LaPierre Hires Radio Talk Show Host Who Suggested a "Nice School Shooting" Would Interrupt the Monotony of Impeachment Coverage

Denver radio talk show co-host Chuck Bonniwell is out of a job.

 

That’s because yesterday, on KNUS, Bonniwell and his co-host and wife, Julia Hagen, were talking about the never-ending media coverage of the impeachment process against the least-qualified man ever to sit in the Oval Office.

 

Bonniwell was complaining about the “monotony” of the impeachment hearings, so he said that to break up the monotony, “You know, you wish for a nice school shooting to interrupt the (monotony).”

 

The Chuck and Julie show was immediately cancelled (https://www.cnn.com/2019/12/19/us/denver-radio-school-shooting-impeachment-trnd/index.html).

 

So our chief investigative reporter, associate solitary reporter Susanna Sherman, went to see the NRA’s top gun, Wayne LaPierre.

 

“It’s an outrage, Susanna! All the guy was doing was trying to make a joke.”

 

“But Wayne, Colorado had Columbine, and it had the Aurora Movie Theatre massacre, and it had the STEM school shooting!”

 

“Don’t make no difference, Susanna. Everybody in the land of the free and the home of the brave needs an assaault rife.
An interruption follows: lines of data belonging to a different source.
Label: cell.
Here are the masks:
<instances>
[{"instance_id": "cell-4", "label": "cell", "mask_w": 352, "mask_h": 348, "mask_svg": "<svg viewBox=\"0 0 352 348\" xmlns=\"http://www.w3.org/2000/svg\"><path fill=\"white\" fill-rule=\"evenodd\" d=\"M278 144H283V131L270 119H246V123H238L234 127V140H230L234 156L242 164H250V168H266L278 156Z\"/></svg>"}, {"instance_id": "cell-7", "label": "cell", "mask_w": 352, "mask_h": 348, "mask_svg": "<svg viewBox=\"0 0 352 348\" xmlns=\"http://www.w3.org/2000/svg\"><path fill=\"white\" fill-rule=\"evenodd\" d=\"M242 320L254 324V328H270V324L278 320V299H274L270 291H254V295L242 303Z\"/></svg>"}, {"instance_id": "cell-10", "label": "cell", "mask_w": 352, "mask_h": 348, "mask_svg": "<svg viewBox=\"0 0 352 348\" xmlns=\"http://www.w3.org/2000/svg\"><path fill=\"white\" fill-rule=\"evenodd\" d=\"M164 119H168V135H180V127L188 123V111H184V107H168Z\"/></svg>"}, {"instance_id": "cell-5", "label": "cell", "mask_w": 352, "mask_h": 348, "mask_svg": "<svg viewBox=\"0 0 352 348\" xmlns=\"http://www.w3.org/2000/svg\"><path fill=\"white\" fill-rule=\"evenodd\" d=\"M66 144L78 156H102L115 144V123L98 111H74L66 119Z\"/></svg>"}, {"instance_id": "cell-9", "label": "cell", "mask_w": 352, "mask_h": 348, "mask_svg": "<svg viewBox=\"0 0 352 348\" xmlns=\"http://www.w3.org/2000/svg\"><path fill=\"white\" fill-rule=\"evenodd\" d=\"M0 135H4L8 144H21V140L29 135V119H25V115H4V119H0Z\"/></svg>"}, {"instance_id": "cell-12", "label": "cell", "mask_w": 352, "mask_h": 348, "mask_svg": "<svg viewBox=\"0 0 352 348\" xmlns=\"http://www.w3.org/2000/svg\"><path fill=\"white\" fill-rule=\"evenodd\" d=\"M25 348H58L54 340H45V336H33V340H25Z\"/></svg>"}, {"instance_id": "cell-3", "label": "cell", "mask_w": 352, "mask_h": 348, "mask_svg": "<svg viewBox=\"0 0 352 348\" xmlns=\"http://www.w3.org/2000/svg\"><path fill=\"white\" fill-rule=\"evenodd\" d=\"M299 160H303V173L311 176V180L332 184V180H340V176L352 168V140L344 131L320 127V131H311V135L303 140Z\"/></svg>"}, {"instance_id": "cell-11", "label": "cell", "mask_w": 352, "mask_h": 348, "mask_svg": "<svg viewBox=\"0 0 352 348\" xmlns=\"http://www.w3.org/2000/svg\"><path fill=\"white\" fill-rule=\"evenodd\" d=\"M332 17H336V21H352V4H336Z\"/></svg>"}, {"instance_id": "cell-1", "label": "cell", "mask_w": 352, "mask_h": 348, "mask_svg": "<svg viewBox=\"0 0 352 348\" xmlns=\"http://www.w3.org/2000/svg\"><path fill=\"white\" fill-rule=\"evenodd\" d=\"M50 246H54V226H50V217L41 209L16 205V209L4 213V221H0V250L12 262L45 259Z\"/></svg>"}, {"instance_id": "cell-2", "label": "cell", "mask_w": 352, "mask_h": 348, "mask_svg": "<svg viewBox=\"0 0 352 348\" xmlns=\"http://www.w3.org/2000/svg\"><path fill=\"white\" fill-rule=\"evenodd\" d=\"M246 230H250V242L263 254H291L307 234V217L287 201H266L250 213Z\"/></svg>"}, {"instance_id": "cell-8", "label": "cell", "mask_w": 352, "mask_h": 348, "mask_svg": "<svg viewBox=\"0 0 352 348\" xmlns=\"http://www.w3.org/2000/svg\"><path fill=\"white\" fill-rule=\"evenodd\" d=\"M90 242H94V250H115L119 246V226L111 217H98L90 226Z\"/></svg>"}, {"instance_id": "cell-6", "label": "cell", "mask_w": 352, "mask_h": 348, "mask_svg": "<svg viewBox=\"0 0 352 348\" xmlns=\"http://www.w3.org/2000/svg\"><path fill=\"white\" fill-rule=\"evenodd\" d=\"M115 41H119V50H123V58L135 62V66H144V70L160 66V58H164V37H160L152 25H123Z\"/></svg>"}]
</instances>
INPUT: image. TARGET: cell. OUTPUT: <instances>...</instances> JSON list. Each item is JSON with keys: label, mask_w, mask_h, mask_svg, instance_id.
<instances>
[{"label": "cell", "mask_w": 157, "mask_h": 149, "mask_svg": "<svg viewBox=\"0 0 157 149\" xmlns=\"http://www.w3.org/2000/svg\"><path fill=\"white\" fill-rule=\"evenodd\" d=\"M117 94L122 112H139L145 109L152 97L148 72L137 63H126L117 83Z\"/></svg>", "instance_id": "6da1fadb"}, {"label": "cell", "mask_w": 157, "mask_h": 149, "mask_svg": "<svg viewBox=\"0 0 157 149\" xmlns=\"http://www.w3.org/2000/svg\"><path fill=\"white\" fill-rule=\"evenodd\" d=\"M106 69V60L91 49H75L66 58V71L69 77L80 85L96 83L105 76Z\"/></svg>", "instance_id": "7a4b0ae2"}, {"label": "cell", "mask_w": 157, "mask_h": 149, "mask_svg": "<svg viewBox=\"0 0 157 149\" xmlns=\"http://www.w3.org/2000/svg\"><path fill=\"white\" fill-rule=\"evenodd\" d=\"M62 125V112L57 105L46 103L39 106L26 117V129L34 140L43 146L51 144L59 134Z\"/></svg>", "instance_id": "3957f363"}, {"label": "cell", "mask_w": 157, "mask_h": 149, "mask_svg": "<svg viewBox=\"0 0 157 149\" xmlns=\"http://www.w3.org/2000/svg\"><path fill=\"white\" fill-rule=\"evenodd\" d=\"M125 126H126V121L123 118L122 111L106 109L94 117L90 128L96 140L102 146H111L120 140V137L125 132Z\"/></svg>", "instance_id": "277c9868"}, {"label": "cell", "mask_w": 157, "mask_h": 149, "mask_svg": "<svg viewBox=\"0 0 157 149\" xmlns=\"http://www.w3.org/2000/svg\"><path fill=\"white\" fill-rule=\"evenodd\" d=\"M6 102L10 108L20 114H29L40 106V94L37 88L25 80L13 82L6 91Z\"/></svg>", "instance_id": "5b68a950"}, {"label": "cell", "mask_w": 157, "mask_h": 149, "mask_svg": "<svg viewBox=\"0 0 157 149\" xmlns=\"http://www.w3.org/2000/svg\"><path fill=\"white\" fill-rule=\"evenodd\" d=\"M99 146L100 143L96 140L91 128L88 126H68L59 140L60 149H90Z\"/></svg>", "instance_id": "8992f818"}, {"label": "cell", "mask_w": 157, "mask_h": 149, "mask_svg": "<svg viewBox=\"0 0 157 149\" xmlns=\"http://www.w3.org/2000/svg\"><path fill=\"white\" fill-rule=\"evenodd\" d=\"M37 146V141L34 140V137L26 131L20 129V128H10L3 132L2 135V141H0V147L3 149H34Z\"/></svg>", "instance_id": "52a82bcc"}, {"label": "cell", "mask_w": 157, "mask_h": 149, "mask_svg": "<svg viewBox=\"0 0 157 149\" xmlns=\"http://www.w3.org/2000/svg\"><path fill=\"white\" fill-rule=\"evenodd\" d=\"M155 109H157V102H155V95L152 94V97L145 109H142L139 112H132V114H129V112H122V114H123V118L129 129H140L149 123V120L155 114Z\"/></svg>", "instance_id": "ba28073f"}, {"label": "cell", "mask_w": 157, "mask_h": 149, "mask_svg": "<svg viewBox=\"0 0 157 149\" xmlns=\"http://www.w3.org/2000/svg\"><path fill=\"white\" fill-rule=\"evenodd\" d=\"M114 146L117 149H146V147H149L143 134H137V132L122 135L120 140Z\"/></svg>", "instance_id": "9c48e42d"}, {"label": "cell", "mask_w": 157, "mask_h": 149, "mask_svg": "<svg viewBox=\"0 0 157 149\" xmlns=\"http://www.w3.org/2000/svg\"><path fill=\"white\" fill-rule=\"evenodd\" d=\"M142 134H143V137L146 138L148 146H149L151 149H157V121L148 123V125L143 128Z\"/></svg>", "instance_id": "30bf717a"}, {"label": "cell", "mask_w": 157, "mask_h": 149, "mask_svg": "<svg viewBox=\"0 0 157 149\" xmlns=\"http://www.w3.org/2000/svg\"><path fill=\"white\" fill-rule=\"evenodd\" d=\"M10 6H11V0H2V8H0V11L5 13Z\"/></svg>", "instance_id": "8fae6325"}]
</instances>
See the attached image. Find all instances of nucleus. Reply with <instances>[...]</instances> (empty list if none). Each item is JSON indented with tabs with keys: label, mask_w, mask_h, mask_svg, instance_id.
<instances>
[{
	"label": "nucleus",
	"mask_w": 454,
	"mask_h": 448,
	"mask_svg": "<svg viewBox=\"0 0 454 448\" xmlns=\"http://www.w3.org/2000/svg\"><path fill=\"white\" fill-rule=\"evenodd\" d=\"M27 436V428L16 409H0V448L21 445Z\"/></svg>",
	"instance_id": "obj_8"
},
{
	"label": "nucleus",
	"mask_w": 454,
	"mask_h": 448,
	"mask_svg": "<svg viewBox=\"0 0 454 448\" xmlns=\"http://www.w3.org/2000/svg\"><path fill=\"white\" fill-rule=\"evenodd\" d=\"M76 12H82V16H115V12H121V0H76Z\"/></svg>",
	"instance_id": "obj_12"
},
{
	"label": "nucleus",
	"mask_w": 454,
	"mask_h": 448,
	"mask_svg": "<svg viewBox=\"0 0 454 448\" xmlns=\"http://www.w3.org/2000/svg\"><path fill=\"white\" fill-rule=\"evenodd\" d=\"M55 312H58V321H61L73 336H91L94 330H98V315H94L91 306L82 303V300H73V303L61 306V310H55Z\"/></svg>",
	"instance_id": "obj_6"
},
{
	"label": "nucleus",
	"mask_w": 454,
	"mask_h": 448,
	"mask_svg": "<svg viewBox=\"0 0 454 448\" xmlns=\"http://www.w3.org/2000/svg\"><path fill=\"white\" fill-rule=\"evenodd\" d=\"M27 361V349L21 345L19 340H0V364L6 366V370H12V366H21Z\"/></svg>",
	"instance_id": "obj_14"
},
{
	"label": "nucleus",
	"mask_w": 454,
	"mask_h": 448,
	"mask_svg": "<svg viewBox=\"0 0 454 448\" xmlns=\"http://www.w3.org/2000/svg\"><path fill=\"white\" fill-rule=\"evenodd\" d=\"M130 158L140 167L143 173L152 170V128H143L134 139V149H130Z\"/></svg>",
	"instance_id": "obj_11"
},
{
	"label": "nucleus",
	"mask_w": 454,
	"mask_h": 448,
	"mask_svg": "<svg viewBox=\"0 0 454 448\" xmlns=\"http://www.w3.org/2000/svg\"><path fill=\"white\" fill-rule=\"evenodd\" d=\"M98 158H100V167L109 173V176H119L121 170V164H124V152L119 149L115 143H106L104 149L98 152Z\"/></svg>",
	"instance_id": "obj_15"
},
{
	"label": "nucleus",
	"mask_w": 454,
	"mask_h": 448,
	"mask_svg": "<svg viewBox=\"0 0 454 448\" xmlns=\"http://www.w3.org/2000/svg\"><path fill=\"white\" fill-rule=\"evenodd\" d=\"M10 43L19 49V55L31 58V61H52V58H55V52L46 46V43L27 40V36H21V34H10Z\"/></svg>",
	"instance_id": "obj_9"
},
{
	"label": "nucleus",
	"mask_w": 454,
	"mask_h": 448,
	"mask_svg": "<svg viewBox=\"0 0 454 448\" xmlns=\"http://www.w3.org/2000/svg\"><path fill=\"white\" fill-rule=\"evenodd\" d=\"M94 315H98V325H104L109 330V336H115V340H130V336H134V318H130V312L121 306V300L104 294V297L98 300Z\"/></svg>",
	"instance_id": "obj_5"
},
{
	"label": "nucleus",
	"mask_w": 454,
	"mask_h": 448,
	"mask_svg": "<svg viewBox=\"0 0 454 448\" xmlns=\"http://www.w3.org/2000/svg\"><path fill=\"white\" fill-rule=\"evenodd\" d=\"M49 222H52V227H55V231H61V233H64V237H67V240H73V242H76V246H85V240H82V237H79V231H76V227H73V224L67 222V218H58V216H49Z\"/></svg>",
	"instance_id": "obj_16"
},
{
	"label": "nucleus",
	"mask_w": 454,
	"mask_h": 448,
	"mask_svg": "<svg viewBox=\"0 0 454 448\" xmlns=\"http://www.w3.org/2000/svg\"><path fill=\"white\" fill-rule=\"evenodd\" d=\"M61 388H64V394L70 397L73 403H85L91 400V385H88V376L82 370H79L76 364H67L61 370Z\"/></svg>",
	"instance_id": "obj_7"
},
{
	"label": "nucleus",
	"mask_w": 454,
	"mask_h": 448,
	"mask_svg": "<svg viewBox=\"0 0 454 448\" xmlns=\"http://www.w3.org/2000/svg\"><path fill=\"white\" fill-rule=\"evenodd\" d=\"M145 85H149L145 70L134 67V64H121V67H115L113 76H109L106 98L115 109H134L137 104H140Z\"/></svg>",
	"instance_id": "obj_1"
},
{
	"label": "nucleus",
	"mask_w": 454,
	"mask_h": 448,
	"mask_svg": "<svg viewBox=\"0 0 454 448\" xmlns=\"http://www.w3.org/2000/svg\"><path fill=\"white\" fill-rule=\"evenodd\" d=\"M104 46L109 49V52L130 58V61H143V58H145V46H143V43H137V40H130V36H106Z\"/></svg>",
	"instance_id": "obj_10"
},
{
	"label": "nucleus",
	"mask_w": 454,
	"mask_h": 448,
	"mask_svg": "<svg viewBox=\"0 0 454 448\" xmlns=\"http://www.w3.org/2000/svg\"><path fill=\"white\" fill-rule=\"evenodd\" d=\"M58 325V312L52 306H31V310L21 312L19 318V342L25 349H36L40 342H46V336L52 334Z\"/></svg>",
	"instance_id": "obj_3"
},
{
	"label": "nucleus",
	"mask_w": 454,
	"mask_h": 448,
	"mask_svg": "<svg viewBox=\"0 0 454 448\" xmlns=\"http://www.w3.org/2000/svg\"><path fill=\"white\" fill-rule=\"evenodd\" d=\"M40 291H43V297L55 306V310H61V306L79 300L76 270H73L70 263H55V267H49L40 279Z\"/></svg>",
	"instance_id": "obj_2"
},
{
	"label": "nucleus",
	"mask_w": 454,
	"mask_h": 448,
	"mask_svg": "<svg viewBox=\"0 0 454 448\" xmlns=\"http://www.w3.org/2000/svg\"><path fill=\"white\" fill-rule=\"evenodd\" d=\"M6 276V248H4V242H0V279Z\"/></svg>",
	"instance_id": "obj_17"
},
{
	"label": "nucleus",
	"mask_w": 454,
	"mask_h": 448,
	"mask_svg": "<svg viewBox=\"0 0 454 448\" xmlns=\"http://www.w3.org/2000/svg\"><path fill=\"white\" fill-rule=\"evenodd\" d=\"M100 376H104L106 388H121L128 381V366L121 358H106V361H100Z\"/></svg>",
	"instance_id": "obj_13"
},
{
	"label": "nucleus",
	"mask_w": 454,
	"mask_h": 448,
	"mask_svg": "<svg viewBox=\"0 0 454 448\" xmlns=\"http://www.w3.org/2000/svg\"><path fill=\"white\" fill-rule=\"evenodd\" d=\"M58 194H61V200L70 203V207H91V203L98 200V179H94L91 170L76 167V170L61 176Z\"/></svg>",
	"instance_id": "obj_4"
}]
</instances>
That I know, ‘cause the wonderful men who make assault weapons pay my salary.”

 

LaPierre told Sherman that he’ll announce tomorrow that Bonniwell will join the NRA as its Chief Communicator.

 

Elsewhere, in the December 7 issue of Colorado Politics, Rachael Wright’s column, “A Look Back,” tells us that 55 years ago, State Senator-elect Vincent Massari, a Democrat, told The Colorado Democrat that he was in possession of letters that proved that Barry Goldwater’s presidential campaign had received direct aid from Italy.

 

“Just a few days before the [1964] election, I received two letters from Italy,” Massari said.

 

Massari said that the letters were written in Italian and English and encouraged Italian Americans to support Goldwater. They were addresed to the Columbian Federation of Italian-American Societies, of which Massari was president. There was no reutrn address on the envelope.

 

But Goldwater lost the election to LBJ, as he should have, because he was a Republican.